# What this book is about?


This book introduces one of the most beautiful programming paradigms so-called neural networks. In the conventional approach to programming, **we tell the computer what to do**. By contrast, in a neural network we don't tell the computer how to solve our problem. Instead, **it learns from observational data**, **figuring out its own solution to the problem**.



The purpose of this book is to **help you master the core concepts of neural networks**. One conviction underlying the book is that **it's better to obtain a solid understanding of the core principles of neural networks and deep learning**, rather than a hazy understanding of a long laundry list of ideas. If you have understood the core ideas well, you can rapidly understand other new material. **You need to understand the durable, lasting insights underlying how neural networks work.**

**Technologies come and go, but insight is forever.**

You will learn the core principles behind neural networks and deep learning by attacking a concrete problem: the problem of teaching a computer to recongnize handwritten digits. This book will not only include abstract theory but also living code, and you will understand the fundamentals **both in theory and practice.**

# 1 - Using nerual nets to recognize handwritten digits
## 1.1 - Perceptrons

Perceptrons are a type of artificial neuron. Though today it is more common to use other models of artificial neurons on neural networks, and the main neuron model used is one called $sigmoid\;neuron$. But to understand why sigmoid neurons are defined the way they are, it is worth taking time to first understand perceptrons.

A perceptron takes several binary inputs,$x_1$,$x_2$,..., and produces a single binary output:

![perceptron](../picture/chapter1/p1.png)

Each input with a corresponding $weight$ to compute the output. The weights are real numbers represent the importance of the respective inputs to the output. The larger value of $w_1$ indicates that the input $x_1$ is more important. The neuron's output, 0 or 1, is determined by whether the weighted sum $\sum_j w_jx_j$ is less than or greater than some $threshold\;value$. Just like the weights, the threshold is a real number which is a parameter of the neuron. To put it in more precise algebraic terms:
![perceptron](../picture/chapter1/p2.png)

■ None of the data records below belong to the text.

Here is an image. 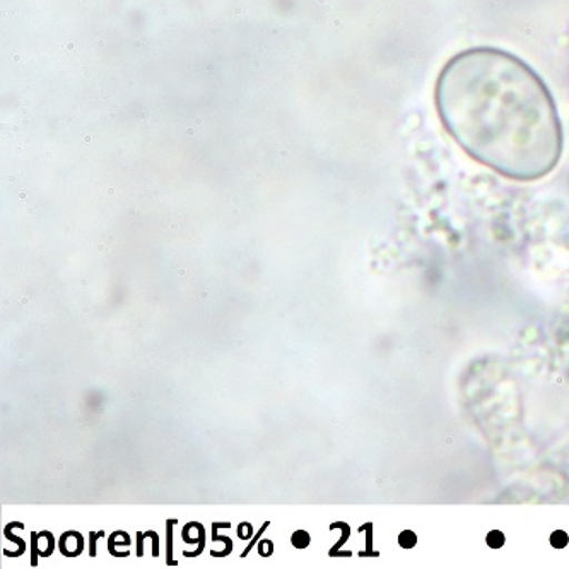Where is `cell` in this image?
Segmentation results:
<instances>
[{"mask_svg": "<svg viewBox=\"0 0 569 569\" xmlns=\"http://www.w3.org/2000/svg\"><path fill=\"white\" fill-rule=\"evenodd\" d=\"M437 108L453 141L496 173L532 181L559 163L562 126L551 91L511 53H457L438 78Z\"/></svg>", "mask_w": 569, "mask_h": 569, "instance_id": "obj_1", "label": "cell"}, {"mask_svg": "<svg viewBox=\"0 0 569 569\" xmlns=\"http://www.w3.org/2000/svg\"><path fill=\"white\" fill-rule=\"evenodd\" d=\"M308 543H310V536H308L307 532H303V530H300V532H296L295 536H292V546L298 549H305L308 548Z\"/></svg>", "mask_w": 569, "mask_h": 569, "instance_id": "obj_2", "label": "cell"}]
</instances>
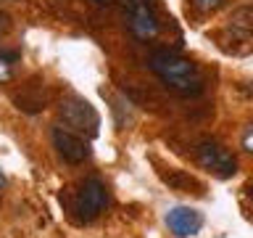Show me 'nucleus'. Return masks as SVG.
Wrapping results in <instances>:
<instances>
[{"label":"nucleus","mask_w":253,"mask_h":238,"mask_svg":"<svg viewBox=\"0 0 253 238\" xmlns=\"http://www.w3.org/2000/svg\"><path fill=\"white\" fill-rule=\"evenodd\" d=\"M148 66L169 90L179 95H198L203 90V77L198 66L174 51H153L148 59Z\"/></svg>","instance_id":"obj_1"},{"label":"nucleus","mask_w":253,"mask_h":238,"mask_svg":"<svg viewBox=\"0 0 253 238\" xmlns=\"http://www.w3.org/2000/svg\"><path fill=\"white\" fill-rule=\"evenodd\" d=\"M195 159H198V164H201L206 172L216 175V178H221V180L232 178V175L237 172L235 156L216 140H201L195 146Z\"/></svg>","instance_id":"obj_2"},{"label":"nucleus","mask_w":253,"mask_h":238,"mask_svg":"<svg viewBox=\"0 0 253 238\" xmlns=\"http://www.w3.org/2000/svg\"><path fill=\"white\" fill-rule=\"evenodd\" d=\"M126 3V24L137 40H153L158 35V16L150 0H124Z\"/></svg>","instance_id":"obj_3"},{"label":"nucleus","mask_w":253,"mask_h":238,"mask_svg":"<svg viewBox=\"0 0 253 238\" xmlns=\"http://www.w3.org/2000/svg\"><path fill=\"white\" fill-rule=\"evenodd\" d=\"M106 204H108L106 185H103L98 178H87L82 182V188H79V193H77V212H79V217H82L84 222H90V220H95L103 209H106Z\"/></svg>","instance_id":"obj_4"},{"label":"nucleus","mask_w":253,"mask_h":238,"mask_svg":"<svg viewBox=\"0 0 253 238\" xmlns=\"http://www.w3.org/2000/svg\"><path fill=\"white\" fill-rule=\"evenodd\" d=\"M53 146L58 151V156L69 164H82L90 156V146L82 135L63 130V127H53Z\"/></svg>","instance_id":"obj_5"},{"label":"nucleus","mask_w":253,"mask_h":238,"mask_svg":"<svg viewBox=\"0 0 253 238\" xmlns=\"http://www.w3.org/2000/svg\"><path fill=\"white\" fill-rule=\"evenodd\" d=\"M61 119L79 132H84V130L90 135L98 132V114H95V109L87 101H79V98L63 101L61 103Z\"/></svg>","instance_id":"obj_6"},{"label":"nucleus","mask_w":253,"mask_h":238,"mask_svg":"<svg viewBox=\"0 0 253 238\" xmlns=\"http://www.w3.org/2000/svg\"><path fill=\"white\" fill-rule=\"evenodd\" d=\"M166 228L177 238L198 236L203 228V212L193 209V206H174V209L166 212Z\"/></svg>","instance_id":"obj_7"},{"label":"nucleus","mask_w":253,"mask_h":238,"mask_svg":"<svg viewBox=\"0 0 253 238\" xmlns=\"http://www.w3.org/2000/svg\"><path fill=\"white\" fill-rule=\"evenodd\" d=\"M13 66H16V53H8L0 48V85L13 77Z\"/></svg>","instance_id":"obj_8"},{"label":"nucleus","mask_w":253,"mask_h":238,"mask_svg":"<svg viewBox=\"0 0 253 238\" xmlns=\"http://www.w3.org/2000/svg\"><path fill=\"white\" fill-rule=\"evenodd\" d=\"M198 11H203V13H211V11H216V8H221L227 3V0H190Z\"/></svg>","instance_id":"obj_9"},{"label":"nucleus","mask_w":253,"mask_h":238,"mask_svg":"<svg viewBox=\"0 0 253 238\" xmlns=\"http://www.w3.org/2000/svg\"><path fill=\"white\" fill-rule=\"evenodd\" d=\"M243 148L248 151V154H253V124L243 132Z\"/></svg>","instance_id":"obj_10"},{"label":"nucleus","mask_w":253,"mask_h":238,"mask_svg":"<svg viewBox=\"0 0 253 238\" xmlns=\"http://www.w3.org/2000/svg\"><path fill=\"white\" fill-rule=\"evenodd\" d=\"M8 29H11V16L5 11H0V35H5Z\"/></svg>","instance_id":"obj_11"},{"label":"nucleus","mask_w":253,"mask_h":238,"mask_svg":"<svg viewBox=\"0 0 253 238\" xmlns=\"http://www.w3.org/2000/svg\"><path fill=\"white\" fill-rule=\"evenodd\" d=\"M95 3H100V5H116V3H124V0H95Z\"/></svg>","instance_id":"obj_12"},{"label":"nucleus","mask_w":253,"mask_h":238,"mask_svg":"<svg viewBox=\"0 0 253 238\" xmlns=\"http://www.w3.org/2000/svg\"><path fill=\"white\" fill-rule=\"evenodd\" d=\"M3 188H5V178H3V170H0V193H3Z\"/></svg>","instance_id":"obj_13"}]
</instances>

We can make two notational changes to simplify this description. The first change if to write $\sum_j w_jx_j$ as a dot product, $w\cdot x = \sum_j w_jx_j$, where $w$ and $x$ are **vectors** whose components are the weights and inputs respectively. The second change is to remove the threshold to the other side of the inequality and to replace it by $bias$, $b \equiv -threshold$. So bias can be consider as a measure of how easy it is to get the perceptron to output a 1. Then the preceptron rule can be rewritten:
![perceptron](../picture/chapter1/p3.png)

We can use perceptrons to both make decisions and compute the elementary logical functions such as AND, OR, and NAND. 

Let $x_1$, $x_2$,..., represent the evidence of a decision respectively and $w_1$, $w_2$,..., indicate the importance of corresponding evidence. Finally, you should only define the $bias$ and the value of the $bias$ means how desirable you want to make that decision.

The following perceptron has two inputs, each with weight -2, and an overall bias of 3 like:
![perceptron](../picture/chapter1/p4.png)

Then we see that input 00 produces output 1, since (-2)x0 + (-2)x0 + 3 = 3 is positive. Similar calculations show that the inputs 01 and 10 produce output 1. But the input 11 produces output 0, since (-2)x1 + (-2)x1 + 3 = -1 is negative. And so our perceptron implements a NAND gate!

Becasue the NAND gate is universal for computation, that is, we can build any computation up out of NAND gate, so we can use networks of perceptrons to compute any logical function at all.